**INSTRUCTIONS FOR THE TASK**
Starting with the line that contains "What is the gap" and going on through the end of the listing, rewrite each line as a JSON list of strings, one string per line, leaving out blank lines.

**MATERIAL PROVIDED**
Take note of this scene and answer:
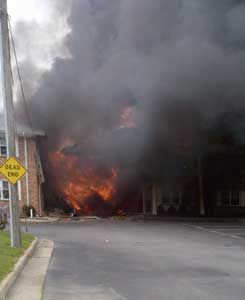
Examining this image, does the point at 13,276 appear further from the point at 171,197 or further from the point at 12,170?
the point at 171,197

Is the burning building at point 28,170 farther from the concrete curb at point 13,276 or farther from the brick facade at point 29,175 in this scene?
the concrete curb at point 13,276

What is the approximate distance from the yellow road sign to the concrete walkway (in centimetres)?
178

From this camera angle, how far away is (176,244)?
42.2 ft

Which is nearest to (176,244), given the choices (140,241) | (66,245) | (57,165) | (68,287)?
(140,241)

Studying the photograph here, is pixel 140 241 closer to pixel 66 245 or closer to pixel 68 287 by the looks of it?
pixel 66 245

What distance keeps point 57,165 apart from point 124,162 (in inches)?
173

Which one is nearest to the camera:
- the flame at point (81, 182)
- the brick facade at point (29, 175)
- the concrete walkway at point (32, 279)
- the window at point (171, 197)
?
the concrete walkway at point (32, 279)

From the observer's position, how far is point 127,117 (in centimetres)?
2598

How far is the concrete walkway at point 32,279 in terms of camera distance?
6.39 m

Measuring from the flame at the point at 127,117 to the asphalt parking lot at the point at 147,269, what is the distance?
11874 millimetres

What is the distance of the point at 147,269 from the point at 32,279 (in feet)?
6.96

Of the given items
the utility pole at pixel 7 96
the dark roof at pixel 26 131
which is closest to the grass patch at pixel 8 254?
the utility pole at pixel 7 96

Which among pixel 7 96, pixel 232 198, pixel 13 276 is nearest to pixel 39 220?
pixel 232 198

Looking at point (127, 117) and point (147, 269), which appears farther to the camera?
point (127, 117)
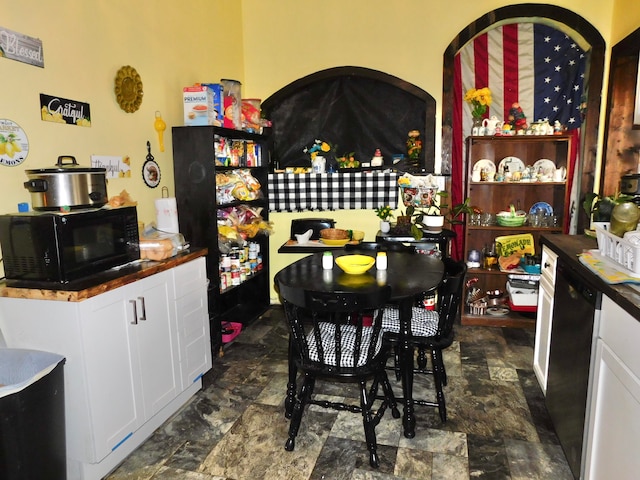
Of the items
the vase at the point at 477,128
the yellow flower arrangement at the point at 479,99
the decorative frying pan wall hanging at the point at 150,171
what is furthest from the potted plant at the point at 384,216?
the decorative frying pan wall hanging at the point at 150,171

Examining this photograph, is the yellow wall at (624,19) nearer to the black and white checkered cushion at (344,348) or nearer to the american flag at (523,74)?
the american flag at (523,74)

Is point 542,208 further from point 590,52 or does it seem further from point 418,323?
point 418,323

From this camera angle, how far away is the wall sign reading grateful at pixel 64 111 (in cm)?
230

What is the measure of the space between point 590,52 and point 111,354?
4192mm

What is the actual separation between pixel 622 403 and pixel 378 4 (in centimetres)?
370

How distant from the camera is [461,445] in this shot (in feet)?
7.55

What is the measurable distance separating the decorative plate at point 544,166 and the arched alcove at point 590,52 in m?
0.23

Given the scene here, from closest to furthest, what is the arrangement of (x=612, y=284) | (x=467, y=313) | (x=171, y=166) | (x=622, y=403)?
(x=622, y=403) < (x=612, y=284) < (x=171, y=166) < (x=467, y=313)

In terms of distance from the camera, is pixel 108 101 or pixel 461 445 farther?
pixel 108 101

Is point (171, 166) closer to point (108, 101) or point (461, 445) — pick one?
point (108, 101)

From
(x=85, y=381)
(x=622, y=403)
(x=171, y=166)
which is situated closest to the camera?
(x=622, y=403)

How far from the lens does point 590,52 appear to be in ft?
12.4

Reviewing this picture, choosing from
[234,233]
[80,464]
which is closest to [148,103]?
[234,233]

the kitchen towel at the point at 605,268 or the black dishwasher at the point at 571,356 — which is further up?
the kitchen towel at the point at 605,268
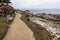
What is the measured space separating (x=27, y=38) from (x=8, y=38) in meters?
1.83

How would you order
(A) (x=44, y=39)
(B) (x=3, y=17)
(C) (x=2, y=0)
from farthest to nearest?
(C) (x=2, y=0) < (B) (x=3, y=17) < (A) (x=44, y=39)

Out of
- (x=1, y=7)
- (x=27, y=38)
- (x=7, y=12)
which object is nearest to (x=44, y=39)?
(x=27, y=38)

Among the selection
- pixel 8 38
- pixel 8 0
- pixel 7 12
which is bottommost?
pixel 8 0

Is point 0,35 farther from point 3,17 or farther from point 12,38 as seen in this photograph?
point 3,17

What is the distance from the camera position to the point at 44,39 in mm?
20422

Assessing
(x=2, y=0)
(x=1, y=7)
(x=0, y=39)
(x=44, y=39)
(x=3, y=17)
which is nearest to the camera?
(x=0, y=39)

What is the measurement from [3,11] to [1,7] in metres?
1.59

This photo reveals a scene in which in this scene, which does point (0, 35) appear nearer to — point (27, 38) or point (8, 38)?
point (8, 38)

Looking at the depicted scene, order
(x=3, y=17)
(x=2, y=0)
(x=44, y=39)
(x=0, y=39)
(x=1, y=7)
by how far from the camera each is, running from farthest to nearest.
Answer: (x=2, y=0) < (x=3, y=17) < (x=1, y=7) < (x=44, y=39) < (x=0, y=39)

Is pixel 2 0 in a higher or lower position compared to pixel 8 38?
lower

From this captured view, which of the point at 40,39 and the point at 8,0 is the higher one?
the point at 40,39

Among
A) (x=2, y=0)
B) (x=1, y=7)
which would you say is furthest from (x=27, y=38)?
(x=2, y=0)

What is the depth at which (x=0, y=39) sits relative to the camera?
1919 cm

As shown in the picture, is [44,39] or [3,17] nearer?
[44,39]
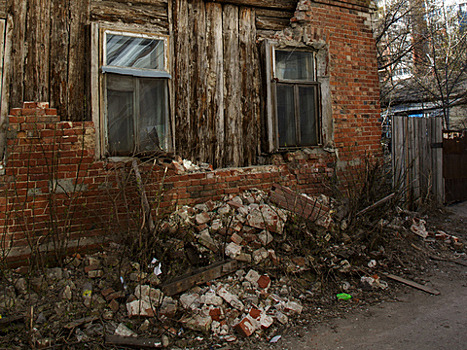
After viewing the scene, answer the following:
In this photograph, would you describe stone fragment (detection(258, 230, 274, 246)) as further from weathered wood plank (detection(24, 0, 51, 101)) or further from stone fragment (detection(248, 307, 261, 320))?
weathered wood plank (detection(24, 0, 51, 101))

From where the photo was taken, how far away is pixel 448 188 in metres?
6.76

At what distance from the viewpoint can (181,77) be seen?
A: 4.61m

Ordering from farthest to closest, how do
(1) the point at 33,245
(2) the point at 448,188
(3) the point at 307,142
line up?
(2) the point at 448,188
(3) the point at 307,142
(1) the point at 33,245

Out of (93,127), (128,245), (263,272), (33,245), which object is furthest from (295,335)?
(93,127)

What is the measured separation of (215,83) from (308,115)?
1564mm

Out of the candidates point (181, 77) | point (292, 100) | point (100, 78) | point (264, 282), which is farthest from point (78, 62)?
point (264, 282)

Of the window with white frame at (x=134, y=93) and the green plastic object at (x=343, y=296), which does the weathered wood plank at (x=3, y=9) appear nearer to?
the window with white frame at (x=134, y=93)

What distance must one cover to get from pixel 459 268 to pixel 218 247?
312cm

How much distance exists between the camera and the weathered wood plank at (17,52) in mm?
3805

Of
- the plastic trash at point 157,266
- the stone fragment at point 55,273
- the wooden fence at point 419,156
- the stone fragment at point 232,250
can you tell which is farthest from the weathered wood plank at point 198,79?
the wooden fence at point 419,156

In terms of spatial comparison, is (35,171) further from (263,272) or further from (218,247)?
(263,272)

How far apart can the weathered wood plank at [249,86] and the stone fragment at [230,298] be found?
2.10 meters

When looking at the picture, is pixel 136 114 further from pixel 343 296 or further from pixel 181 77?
pixel 343 296

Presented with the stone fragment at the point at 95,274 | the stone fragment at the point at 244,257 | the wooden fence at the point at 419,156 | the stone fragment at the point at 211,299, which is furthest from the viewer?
the wooden fence at the point at 419,156
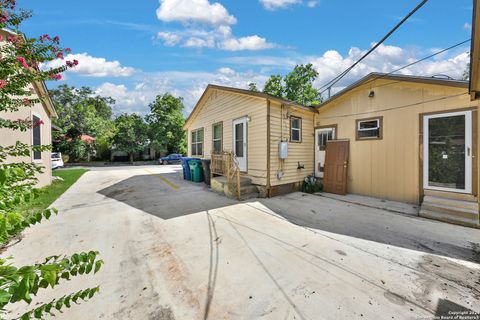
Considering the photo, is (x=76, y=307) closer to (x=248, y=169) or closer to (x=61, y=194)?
(x=248, y=169)

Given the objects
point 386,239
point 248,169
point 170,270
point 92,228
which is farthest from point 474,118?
point 92,228

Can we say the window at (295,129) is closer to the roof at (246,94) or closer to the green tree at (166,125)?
the roof at (246,94)

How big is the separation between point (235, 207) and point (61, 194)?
6417 mm

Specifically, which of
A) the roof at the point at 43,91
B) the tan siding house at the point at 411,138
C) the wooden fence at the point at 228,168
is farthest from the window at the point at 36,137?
Result: the tan siding house at the point at 411,138

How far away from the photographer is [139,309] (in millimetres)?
2180

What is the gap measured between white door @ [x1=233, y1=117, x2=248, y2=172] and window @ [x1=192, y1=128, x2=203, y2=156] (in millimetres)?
3749

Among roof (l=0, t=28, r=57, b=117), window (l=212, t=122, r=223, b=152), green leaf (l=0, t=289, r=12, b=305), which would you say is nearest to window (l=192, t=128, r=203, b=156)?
window (l=212, t=122, r=223, b=152)

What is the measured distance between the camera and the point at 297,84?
1045 inches

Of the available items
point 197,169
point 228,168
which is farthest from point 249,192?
point 197,169

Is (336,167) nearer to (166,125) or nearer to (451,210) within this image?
(451,210)

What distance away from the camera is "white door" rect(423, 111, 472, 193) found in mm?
5117

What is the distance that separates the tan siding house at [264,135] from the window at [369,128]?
1.80m

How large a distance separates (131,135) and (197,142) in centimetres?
1405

**COMPLETED EXERCISE**
[
  "What is the gap measured between white door @ [x1=233, y1=117, x2=248, y2=172] and window @ [x1=192, y1=128, x2=203, y2=156] (in millimetres)?",
  "3749",
  "Among roof (l=0, t=28, r=57, b=117), window (l=212, t=122, r=223, b=152), green leaf (l=0, t=289, r=12, b=305), which would you say is nearest to window (l=192, t=128, r=203, b=156)?",
  "window (l=212, t=122, r=223, b=152)",
  "What is the measured distance between the camera and the point at 297,84?",
  "1045 inches",
  "Of the available items",
  "point 197,169",
  "point 228,168",
  "which is farthest from point 249,192?",
  "point 197,169",
  "Is (336,167) nearer to (166,125) or nearer to (451,210) within this image?",
  "(451,210)",
  "What distance away from the camera is \"white door\" rect(423, 111, 472, 193) found in mm?",
  "5117",
  "What is the distance that separates the tan siding house at [264,135] from the window at [369,128]?",
  "1.80m",
  "How large a distance separates (131,135) and (197,142) in centimetres?",
  "1405"
]